The researchers focused on the tumor’s microenvironment — an ecosystem of blood vessels and other cells recruited by tumors to provide them with nutrients and help them survive.
Tumors also recruit immune cells. These immune cells should be able to recognize and attack the tumor cells, but we found that the tumor cells secrete a protein that changes their biology, so instead of killing tumor cells, they do the opposite.”
Jlenia Guarnerio, PhD, researcher at Cedars-Sinai Cancer, assistant professor of Radiation Oncology and Biomedical Sciences, and senior author of the study
Soft tissue sarcoma is a rare cancer that forms in the muscles, fat, blood vessels, nerves, tendons and joint mucosa.
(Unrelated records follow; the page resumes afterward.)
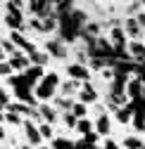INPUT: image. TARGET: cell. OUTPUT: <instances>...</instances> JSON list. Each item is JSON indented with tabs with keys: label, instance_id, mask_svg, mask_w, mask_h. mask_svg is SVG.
<instances>
[{
	"label": "cell",
	"instance_id": "1",
	"mask_svg": "<svg viewBox=\"0 0 145 149\" xmlns=\"http://www.w3.org/2000/svg\"><path fill=\"white\" fill-rule=\"evenodd\" d=\"M60 76L55 71H50V73H45V76L41 78V83L33 88V97L38 100V102H48V100H52L57 95V88H60Z\"/></svg>",
	"mask_w": 145,
	"mask_h": 149
},
{
	"label": "cell",
	"instance_id": "2",
	"mask_svg": "<svg viewBox=\"0 0 145 149\" xmlns=\"http://www.w3.org/2000/svg\"><path fill=\"white\" fill-rule=\"evenodd\" d=\"M26 7L33 12V19H48V17H55V3L50 0H31L26 3Z\"/></svg>",
	"mask_w": 145,
	"mask_h": 149
},
{
	"label": "cell",
	"instance_id": "3",
	"mask_svg": "<svg viewBox=\"0 0 145 149\" xmlns=\"http://www.w3.org/2000/svg\"><path fill=\"white\" fill-rule=\"evenodd\" d=\"M22 128H24V135H26V142L29 147H41V133H38V125H36V121L31 118H24L22 121Z\"/></svg>",
	"mask_w": 145,
	"mask_h": 149
},
{
	"label": "cell",
	"instance_id": "4",
	"mask_svg": "<svg viewBox=\"0 0 145 149\" xmlns=\"http://www.w3.org/2000/svg\"><path fill=\"white\" fill-rule=\"evenodd\" d=\"M121 29H124V33H126V38L129 40H143V29L138 26V22H136V17H126V19L121 22Z\"/></svg>",
	"mask_w": 145,
	"mask_h": 149
},
{
	"label": "cell",
	"instance_id": "5",
	"mask_svg": "<svg viewBox=\"0 0 145 149\" xmlns=\"http://www.w3.org/2000/svg\"><path fill=\"white\" fill-rule=\"evenodd\" d=\"M67 73L71 76V81H76V83H88L90 81V69L86 64H69L67 66Z\"/></svg>",
	"mask_w": 145,
	"mask_h": 149
},
{
	"label": "cell",
	"instance_id": "6",
	"mask_svg": "<svg viewBox=\"0 0 145 149\" xmlns=\"http://www.w3.org/2000/svg\"><path fill=\"white\" fill-rule=\"evenodd\" d=\"M76 102H81V104H90V102H98V90L93 88V83H81V88H79V92H76Z\"/></svg>",
	"mask_w": 145,
	"mask_h": 149
},
{
	"label": "cell",
	"instance_id": "7",
	"mask_svg": "<svg viewBox=\"0 0 145 149\" xmlns=\"http://www.w3.org/2000/svg\"><path fill=\"white\" fill-rule=\"evenodd\" d=\"M45 54L48 57H55V59H64L67 57V45L62 40H57V38H50L45 43Z\"/></svg>",
	"mask_w": 145,
	"mask_h": 149
},
{
	"label": "cell",
	"instance_id": "8",
	"mask_svg": "<svg viewBox=\"0 0 145 149\" xmlns=\"http://www.w3.org/2000/svg\"><path fill=\"white\" fill-rule=\"evenodd\" d=\"M7 64H10V69L14 71V73H24L29 66H31V62H29V57H26V54L19 50V52H17V54H12V57L7 59Z\"/></svg>",
	"mask_w": 145,
	"mask_h": 149
},
{
	"label": "cell",
	"instance_id": "9",
	"mask_svg": "<svg viewBox=\"0 0 145 149\" xmlns=\"http://www.w3.org/2000/svg\"><path fill=\"white\" fill-rule=\"evenodd\" d=\"M36 111H38V121L50 123V125H52V123H57V118H60V116H57V111H55V107H50V104H45V102H43V104L38 102Z\"/></svg>",
	"mask_w": 145,
	"mask_h": 149
},
{
	"label": "cell",
	"instance_id": "10",
	"mask_svg": "<svg viewBox=\"0 0 145 149\" xmlns=\"http://www.w3.org/2000/svg\"><path fill=\"white\" fill-rule=\"evenodd\" d=\"M93 130L98 133V137H107V135H110V130H112V118H110V114L98 116V118L93 121Z\"/></svg>",
	"mask_w": 145,
	"mask_h": 149
},
{
	"label": "cell",
	"instance_id": "11",
	"mask_svg": "<svg viewBox=\"0 0 145 149\" xmlns=\"http://www.w3.org/2000/svg\"><path fill=\"white\" fill-rule=\"evenodd\" d=\"M112 43V47H126V43H129V38H126V33L121 29V24H114L110 29V38H107Z\"/></svg>",
	"mask_w": 145,
	"mask_h": 149
},
{
	"label": "cell",
	"instance_id": "12",
	"mask_svg": "<svg viewBox=\"0 0 145 149\" xmlns=\"http://www.w3.org/2000/svg\"><path fill=\"white\" fill-rule=\"evenodd\" d=\"M126 50H129V57L133 62H145V43L143 40H129Z\"/></svg>",
	"mask_w": 145,
	"mask_h": 149
},
{
	"label": "cell",
	"instance_id": "13",
	"mask_svg": "<svg viewBox=\"0 0 145 149\" xmlns=\"http://www.w3.org/2000/svg\"><path fill=\"white\" fill-rule=\"evenodd\" d=\"M143 97V83L138 81V78H129V81H126V100H140Z\"/></svg>",
	"mask_w": 145,
	"mask_h": 149
},
{
	"label": "cell",
	"instance_id": "14",
	"mask_svg": "<svg viewBox=\"0 0 145 149\" xmlns=\"http://www.w3.org/2000/svg\"><path fill=\"white\" fill-rule=\"evenodd\" d=\"M22 76H24V81L31 85V88H36V85H38L41 83V78L45 76V71L41 69V66H29L24 73H22Z\"/></svg>",
	"mask_w": 145,
	"mask_h": 149
},
{
	"label": "cell",
	"instance_id": "15",
	"mask_svg": "<svg viewBox=\"0 0 145 149\" xmlns=\"http://www.w3.org/2000/svg\"><path fill=\"white\" fill-rule=\"evenodd\" d=\"M79 88H81V83H76V81H64V83H60V97L71 100V97L79 92Z\"/></svg>",
	"mask_w": 145,
	"mask_h": 149
},
{
	"label": "cell",
	"instance_id": "16",
	"mask_svg": "<svg viewBox=\"0 0 145 149\" xmlns=\"http://www.w3.org/2000/svg\"><path fill=\"white\" fill-rule=\"evenodd\" d=\"M50 149H74V142H71L69 137H60V135H55L50 140V144H48Z\"/></svg>",
	"mask_w": 145,
	"mask_h": 149
},
{
	"label": "cell",
	"instance_id": "17",
	"mask_svg": "<svg viewBox=\"0 0 145 149\" xmlns=\"http://www.w3.org/2000/svg\"><path fill=\"white\" fill-rule=\"evenodd\" d=\"M74 130H76V133H79L81 137H86L88 133H93V121H90L88 116H86V118H79V121H76V128H74Z\"/></svg>",
	"mask_w": 145,
	"mask_h": 149
},
{
	"label": "cell",
	"instance_id": "18",
	"mask_svg": "<svg viewBox=\"0 0 145 149\" xmlns=\"http://www.w3.org/2000/svg\"><path fill=\"white\" fill-rule=\"evenodd\" d=\"M124 149H145V142L140 135H129L124 137Z\"/></svg>",
	"mask_w": 145,
	"mask_h": 149
},
{
	"label": "cell",
	"instance_id": "19",
	"mask_svg": "<svg viewBox=\"0 0 145 149\" xmlns=\"http://www.w3.org/2000/svg\"><path fill=\"white\" fill-rule=\"evenodd\" d=\"M48 59H50V57H48V54H45L43 50H36V52L31 54V57H29V62H31V66H41V69H43V66L48 64Z\"/></svg>",
	"mask_w": 145,
	"mask_h": 149
},
{
	"label": "cell",
	"instance_id": "20",
	"mask_svg": "<svg viewBox=\"0 0 145 149\" xmlns=\"http://www.w3.org/2000/svg\"><path fill=\"white\" fill-rule=\"evenodd\" d=\"M114 116H117V121H119L121 125H129L133 114L129 111V107H119V109H114Z\"/></svg>",
	"mask_w": 145,
	"mask_h": 149
},
{
	"label": "cell",
	"instance_id": "21",
	"mask_svg": "<svg viewBox=\"0 0 145 149\" xmlns=\"http://www.w3.org/2000/svg\"><path fill=\"white\" fill-rule=\"evenodd\" d=\"M57 31V17H48L41 22V33H55Z\"/></svg>",
	"mask_w": 145,
	"mask_h": 149
},
{
	"label": "cell",
	"instance_id": "22",
	"mask_svg": "<svg viewBox=\"0 0 145 149\" xmlns=\"http://www.w3.org/2000/svg\"><path fill=\"white\" fill-rule=\"evenodd\" d=\"M36 125H38L41 140H52V137H55V130H52V125H50V123H43V121H38Z\"/></svg>",
	"mask_w": 145,
	"mask_h": 149
},
{
	"label": "cell",
	"instance_id": "23",
	"mask_svg": "<svg viewBox=\"0 0 145 149\" xmlns=\"http://www.w3.org/2000/svg\"><path fill=\"white\" fill-rule=\"evenodd\" d=\"M10 43H12L17 50H22V47L26 45V38H24L22 31H12V33H10Z\"/></svg>",
	"mask_w": 145,
	"mask_h": 149
},
{
	"label": "cell",
	"instance_id": "24",
	"mask_svg": "<svg viewBox=\"0 0 145 149\" xmlns=\"http://www.w3.org/2000/svg\"><path fill=\"white\" fill-rule=\"evenodd\" d=\"M71 114L76 116V121H79V118H86V116H88V107L81 104V102H74V104H71Z\"/></svg>",
	"mask_w": 145,
	"mask_h": 149
},
{
	"label": "cell",
	"instance_id": "25",
	"mask_svg": "<svg viewBox=\"0 0 145 149\" xmlns=\"http://www.w3.org/2000/svg\"><path fill=\"white\" fill-rule=\"evenodd\" d=\"M71 104H74V100H67V97H57V100H55V107L62 109L64 114H67V111H71Z\"/></svg>",
	"mask_w": 145,
	"mask_h": 149
},
{
	"label": "cell",
	"instance_id": "26",
	"mask_svg": "<svg viewBox=\"0 0 145 149\" xmlns=\"http://www.w3.org/2000/svg\"><path fill=\"white\" fill-rule=\"evenodd\" d=\"M0 47H3V52H5V54H10V57L19 52V50H17V47H14L12 43H10V38H3V40H0Z\"/></svg>",
	"mask_w": 145,
	"mask_h": 149
},
{
	"label": "cell",
	"instance_id": "27",
	"mask_svg": "<svg viewBox=\"0 0 145 149\" xmlns=\"http://www.w3.org/2000/svg\"><path fill=\"white\" fill-rule=\"evenodd\" d=\"M62 123L67 128H76V116L71 114V111H67V114H62Z\"/></svg>",
	"mask_w": 145,
	"mask_h": 149
},
{
	"label": "cell",
	"instance_id": "28",
	"mask_svg": "<svg viewBox=\"0 0 145 149\" xmlns=\"http://www.w3.org/2000/svg\"><path fill=\"white\" fill-rule=\"evenodd\" d=\"M5 121H7V123H12V125H22V121H24V118H22L19 114H10V111H5Z\"/></svg>",
	"mask_w": 145,
	"mask_h": 149
},
{
	"label": "cell",
	"instance_id": "29",
	"mask_svg": "<svg viewBox=\"0 0 145 149\" xmlns=\"http://www.w3.org/2000/svg\"><path fill=\"white\" fill-rule=\"evenodd\" d=\"M0 76H3V78H10L12 76V69H10L7 62H0Z\"/></svg>",
	"mask_w": 145,
	"mask_h": 149
},
{
	"label": "cell",
	"instance_id": "30",
	"mask_svg": "<svg viewBox=\"0 0 145 149\" xmlns=\"http://www.w3.org/2000/svg\"><path fill=\"white\" fill-rule=\"evenodd\" d=\"M102 149H119V144H117L114 140H110V137H105V142H102Z\"/></svg>",
	"mask_w": 145,
	"mask_h": 149
},
{
	"label": "cell",
	"instance_id": "31",
	"mask_svg": "<svg viewBox=\"0 0 145 149\" xmlns=\"http://www.w3.org/2000/svg\"><path fill=\"white\" fill-rule=\"evenodd\" d=\"M136 22H138V26H140V29H143V33H145V10L136 14Z\"/></svg>",
	"mask_w": 145,
	"mask_h": 149
},
{
	"label": "cell",
	"instance_id": "32",
	"mask_svg": "<svg viewBox=\"0 0 145 149\" xmlns=\"http://www.w3.org/2000/svg\"><path fill=\"white\" fill-rule=\"evenodd\" d=\"M0 123H5V111L0 109Z\"/></svg>",
	"mask_w": 145,
	"mask_h": 149
},
{
	"label": "cell",
	"instance_id": "33",
	"mask_svg": "<svg viewBox=\"0 0 145 149\" xmlns=\"http://www.w3.org/2000/svg\"><path fill=\"white\" fill-rule=\"evenodd\" d=\"M0 62H7V59H5V52H3V47H0Z\"/></svg>",
	"mask_w": 145,
	"mask_h": 149
},
{
	"label": "cell",
	"instance_id": "34",
	"mask_svg": "<svg viewBox=\"0 0 145 149\" xmlns=\"http://www.w3.org/2000/svg\"><path fill=\"white\" fill-rule=\"evenodd\" d=\"M22 149H31V147H29V144H24V147H22Z\"/></svg>",
	"mask_w": 145,
	"mask_h": 149
},
{
	"label": "cell",
	"instance_id": "35",
	"mask_svg": "<svg viewBox=\"0 0 145 149\" xmlns=\"http://www.w3.org/2000/svg\"><path fill=\"white\" fill-rule=\"evenodd\" d=\"M38 149H50V147H43V144H41V147H38Z\"/></svg>",
	"mask_w": 145,
	"mask_h": 149
},
{
	"label": "cell",
	"instance_id": "36",
	"mask_svg": "<svg viewBox=\"0 0 145 149\" xmlns=\"http://www.w3.org/2000/svg\"><path fill=\"white\" fill-rule=\"evenodd\" d=\"M0 40H3V29H0Z\"/></svg>",
	"mask_w": 145,
	"mask_h": 149
},
{
	"label": "cell",
	"instance_id": "37",
	"mask_svg": "<svg viewBox=\"0 0 145 149\" xmlns=\"http://www.w3.org/2000/svg\"><path fill=\"white\" fill-rule=\"evenodd\" d=\"M0 10H3V3H0Z\"/></svg>",
	"mask_w": 145,
	"mask_h": 149
}]
</instances>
It is most common in the arms, legs and abdomen, killing more than 5,000 people in the US each year, according to the American Cancer Society.
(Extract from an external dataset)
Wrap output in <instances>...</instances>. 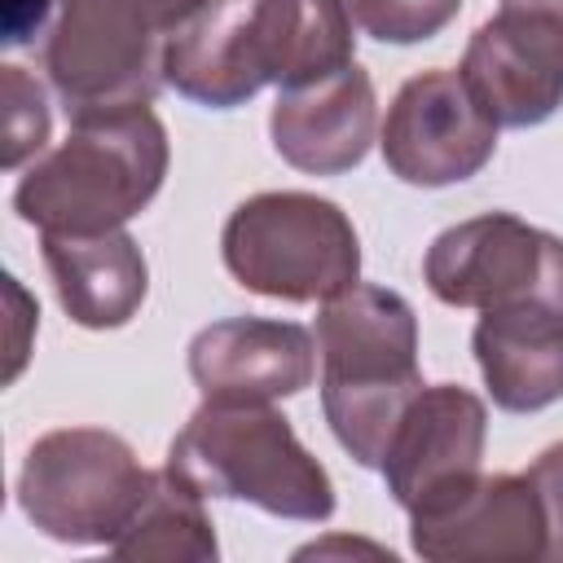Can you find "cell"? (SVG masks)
Segmentation results:
<instances>
[{"label": "cell", "mask_w": 563, "mask_h": 563, "mask_svg": "<svg viewBox=\"0 0 563 563\" xmlns=\"http://www.w3.org/2000/svg\"><path fill=\"white\" fill-rule=\"evenodd\" d=\"M321 413L356 466L378 471L383 453L427 387L418 369V317L387 286H347L321 303Z\"/></svg>", "instance_id": "6da1fadb"}, {"label": "cell", "mask_w": 563, "mask_h": 563, "mask_svg": "<svg viewBox=\"0 0 563 563\" xmlns=\"http://www.w3.org/2000/svg\"><path fill=\"white\" fill-rule=\"evenodd\" d=\"M167 158V128L150 106L75 119L66 141L26 167L13 211L40 233L123 229L163 189Z\"/></svg>", "instance_id": "7a4b0ae2"}, {"label": "cell", "mask_w": 563, "mask_h": 563, "mask_svg": "<svg viewBox=\"0 0 563 563\" xmlns=\"http://www.w3.org/2000/svg\"><path fill=\"white\" fill-rule=\"evenodd\" d=\"M167 466L202 497L246 501L277 519L321 523L334 515L330 471L303 449L290 418L268 405L202 400L176 431Z\"/></svg>", "instance_id": "3957f363"}, {"label": "cell", "mask_w": 563, "mask_h": 563, "mask_svg": "<svg viewBox=\"0 0 563 563\" xmlns=\"http://www.w3.org/2000/svg\"><path fill=\"white\" fill-rule=\"evenodd\" d=\"M202 0H57L44 70L70 123L150 106L167 84L172 31Z\"/></svg>", "instance_id": "277c9868"}, {"label": "cell", "mask_w": 563, "mask_h": 563, "mask_svg": "<svg viewBox=\"0 0 563 563\" xmlns=\"http://www.w3.org/2000/svg\"><path fill=\"white\" fill-rule=\"evenodd\" d=\"M233 282L264 299L325 303L361 277V238L339 202L273 189L233 207L220 233Z\"/></svg>", "instance_id": "5b68a950"}, {"label": "cell", "mask_w": 563, "mask_h": 563, "mask_svg": "<svg viewBox=\"0 0 563 563\" xmlns=\"http://www.w3.org/2000/svg\"><path fill=\"white\" fill-rule=\"evenodd\" d=\"M154 471L106 427H57L26 449L18 471L22 515L66 545H114L141 510Z\"/></svg>", "instance_id": "8992f818"}, {"label": "cell", "mask_w": 563, "mask_h": 563, "mask_svg": "<svg viewBox=\"0 0 563 563\" xmlns=\"http://www.w3.org/2000/svg\"><path fill=\"white\" fill-rule=\"evenodd\" d=\"M422 282L449 308L550 303L563 312V238L510 211H484L427 246Z\"/></svg>", "instance_id": "52a82bcc"}, {"label": "cell", "mask_w": 563, "mask_h": 563, "mask_svg": "<svg viewBox=\"0 0 563 563\" xmlns=\"http://www.w3.org/2000/svg\"><path fill=\"white\" fill-rule=\"evenodd\" d=\"M383 163L413 189H444L479 176L497 150V123L479 110L457 70H422L387 106Z\"/></svg>", "instance_id": "ba28073f"}, {"label": "cell", "mask_w": 563, "mask_h": 563, "mask_svg": "<svg viewBox=\"0 0 563 563\" xmlns=\"http://www.w3.org/2000/svg\"><path fill=\"white\" fill-rule=\"evenodd\" d=\"M457 75L497 128H537L563 106V22L532 0H501Z\"/></svg>", "instance_id": "9c48e42d"}, {"label": "cell", "mask_w": 563, "mask_h": 563, "mask_svg": "<svg viewBox=\"0 0 563 563\" xmlns=\"http://www.w3.org/2000/svg\"><path fill=\"white\" fill-rule=\"evenodd\" d=\"M484 440L488 409L475 391L457 383L422 387L409 400L378 466L391 501L405 515H427L457 501L479 479Z\"/></svg>", "instance_id": "30bf717a"}, {"label": "cell", "mask_w": 563, "mask_h": 563, "mask_svg": "<svg viewBox=\"0 0 563 563\" xmlns=\"http://www.w3.org/2000/svg\"><path fill=\"white\" fill-rule=\"evenodd\" d=\"M167 84L207 106L233 110L273 84L268 0H202L167 40Z\"/></svg>", "instance_id": "8fae6325"}, {"label": "cell", "mask_w": 563, "mask_h": 563, "mask_svg": "<svg viewBox=\"0 0 563 563\" xmlns=\"http://www.w3.org/2000/svg\"><path fill=\"white\" fill-rule=\"evenodd\" d=\"M189 378L202 400L220 405H273L299 396L317 378V343L299 321L277 317H224L194 334Z\"/></svg>", "instance_id": "7c38bea8"}, {"label": "cell", "mask_w": 563, "mask_h": 563, "mask_svg": "<svg viewBox=\"0 0 563 563\" xmlns=\"http://www.w3.org/2000/svg\"><path fill=\"white\" fill-rule=\"evenodd\" d=\"M409 545L431 563L545 559V510L528 475H479L457 501L409 515Z\"/></svg>", "instance_id": "4fadbf2b"}, {"label": "cell", "mask_w": 563, "mask_h": 563, "mask_svg": "<svg viewBox=\"0 0 563 563\" xmlns=\"http://www.w3.org/2000/svg\"><path fill=\"white\" fill-rule=\"evenodd\" d=\"M378 132V101L369 75L352 62L325 79L277 88L268 110L273 150L308 176H339L352 172Z\"/></svg>", "instance_id": "5bb4252c"}, {"label": "cell", "mask_w": 563, "mask_h": 563, "mask_svg": "<svg viewBox=\"0 0 563 563\" xmlns=\"http://www.w3.org/2000/svg\"><path fill=\"white\" fill-rule=\"evenodd\" d=\"M44 268L57 303L84 330H119L136 317L150 290V264L132 233H44Z\"/></svg>", "instance_id": "9a60e30c"}, {"label": "cell", "mask_w": 563, "mask_h": 563, "mask_svg": "<svg viewBox=\"0 0 563 563\" xmlns=\"http://www.w3.org/2000/svg\"><path fill=\"white\" fill-rule=\"evenodd\" d=\"M475 365L497 409L537 413L563 400V312L550 303L488 308L471 334Z\"/></svg>", "instance_id": "2e32d148"}, {"label": "cell", "mask_w": 563, "mask_h": 563, "mask_svg": "<svg viewBox=\"0 0 563 563\" xmlns=\"http://www.w3.org/2000/svg\"><path fill=\"white\" fill-rule=\"evenodd\" d=\"M352 13L343 0H268L273 84L299 88L356 62Z\"/></svg>", "instance_id": "e0dca14e"}, {"label": "cell", "mask_w": 563, "mask_h": 563, "mask_svg": "<svg viewBox=\"0 0 563 563\" xmlns=\"http://www.w3.org/2000/svg\"><path fill=\"white\" fill-rule=\"evenodd\" d=\"M207 497L185 484L172 466L154 471V484L141 501V510L132 515V523L119 532V541L110 545L119 559H216V528L211 515L202 506Z\"/></svg>", "instance_id": "ac0fdd59"}, {"label": "cell", "mask_w": 563, "mask_h": 563, "mask_svg": "<svg viewBox=\"0 0 563 563\" xmlns=\"http://www.w3.org/2000/svg\"><path fill=\"white\" fill-rule=\"evenodd\" d=\"M0 101H4V119H0V167L13 172L31 154L44 150V141H48V106H44V88L22 66H4L0 70Z\"/></svg>", "instance_id": "d6986e66"}, {"label": "cell", "mask_w": 563, "mask_h": 563, "mask_svg": "<svg viewBox=\"0 0 563 563\" xmlns=\"http://www.w3.org/2000/svg\"><path fill=\"white\" fill-rule=\"evenodd\" d=\"M352 22L383 44L435 40L462 9V0H343Z\"/></svg>", "instance_id": "ffe728a7"}, {"label": "cell", "mask_w": 563, "mask_h": 563, "mask_svg": "<svg viewBox=\"0 0 563 563\" xmlns=\"http://www.w3.org/2000/svg\"><path fill=\"white\" fill-rule=\"evenodd\" d=\"M541 497V510H545V559H559L563 563V440L541 449L537 462L523 471Z\"/></svg>", "instance_id": "44dd1931"}, {"label": "cell", "mask_w": 563, "mask_h": 563, "mask_svg": "<svg viewBox=\"0 0 563 563\" xmlns=\"http://www.w3.org/2000/svg\"><path fill=\"white\" fill-rule=\"evenodd\" d=\"M57 0H4V44L22 48L53 22Z\"/></svg>", "instance_id": "7402d4cb"}, {"label": "cell", "mask_w": 563, "mask_h": 563, "mask_svg": "<svg viewBox=\"0 0 563 563\" xmlns=\"http://www.w3.org/2000/svg\"><path fill=\"white\" fill-rule=\"evenodd\" d=\"M4 290H9V299H13V343H9L4 383H13V378H18V369H22V361H26V334H22V330H35L40 308L26 299V290L18 286V277H4Z\"/></svg>", "instance_id": "603a6c76"}]
</instances>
Comparing samples of different soft tissue sarcomas in humans and lab mice, Guarnerio and her team noted that most of these tumors have an abundance of immune cells called myeloid cells in their microenvironment.
“It was striking that such a large percentage of the immune cells were myeloid cells, and we thought that since they clearly didn’t kill the tumor cells, they must be doing something to promote tumor growth,” said Stephen Shiao, MD, PhD, division director. of the Division of Radiation Biology, co-leader of the Translational Oncology Program and co-author of the study. “And indeed, our analysis of tumor samples showed that many of the myeloid cells had taken on a tumor-promoting function.”
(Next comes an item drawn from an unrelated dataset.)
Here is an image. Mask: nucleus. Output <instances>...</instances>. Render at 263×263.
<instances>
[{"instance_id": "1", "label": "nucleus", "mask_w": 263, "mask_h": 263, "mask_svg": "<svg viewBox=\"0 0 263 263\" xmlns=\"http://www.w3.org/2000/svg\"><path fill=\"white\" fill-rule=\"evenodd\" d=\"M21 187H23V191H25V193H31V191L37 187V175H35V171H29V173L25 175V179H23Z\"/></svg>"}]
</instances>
To find out what caused this change, researchers examined the proteins secreted by the tumor cells and the receptors on the surface of the myeloid cells — the elements cells use to communicate. “We examined the crosstalk between these two cell populations,” Guarnerio said. “We found that the tumor cells expressed high levels of a protein called macrophage migration inhibitory factor.” [MIF]and that the myeloid cells had receptors to detect the MIF proteins. This causes them to change their biology and promote rather than block tumor growth.”
When the researchers generated tumors from cancer cells that did not express MIF, myeloid cells were able to invade the tumors and tumor growth was reduced.
“This means that the myeloid cells attacked the tumors directly, or activated other immune cells, for example T cells, to attack the tumors,” Guarnerio said.
The researchers believe this information could be used to develop new therapies for soft tissue sarcoma. A drug designed to prevent cancer cells from expressing MIF could be tested in combination with existing therapies, for example to see if it improves outcomes for patients.
“Recurrent and aggressive soft tissue sarcoma has been shown to be resistant to our existing therapies,” said Dan Theodorescu, MD, PhD, director of Cedars-Sinai Cancer. “Yet interventions targeting components of the tumor microenvironment, which have shown promise against many solid tumors, have only been marginally tested in soft tissue sarcoma. This work could pave the way for much more effective interventions.”
Guarnerio plans to continue these studies and begin to answer many additional unanswered questions about soft tissue sarcoma.
“Most studies in cancer biology and immunotherapy have been done on carcinoma, the most common form of cancer,” Guarnerio said. “A lot of work has been done to describe what types of immune cells infiltrate these tumors and how carcinoma cells interact with immune cells, but there is almost no research on sarcomas. We need to continue our research so that we understand the role of many other cells. -;T- cells and B cells for example-; and how all the players work together.”
Cedars-Sinai Medical Center
Tessaro, FHG, et al. (2022) Single-cell RNA-seq from a soft tissue sarcoma model reveals the critical role of tumor-expressed MIF in shaping macrophage heterogeneity. Cell reports. doi.org/10.1016/j.celrep.2022.110977.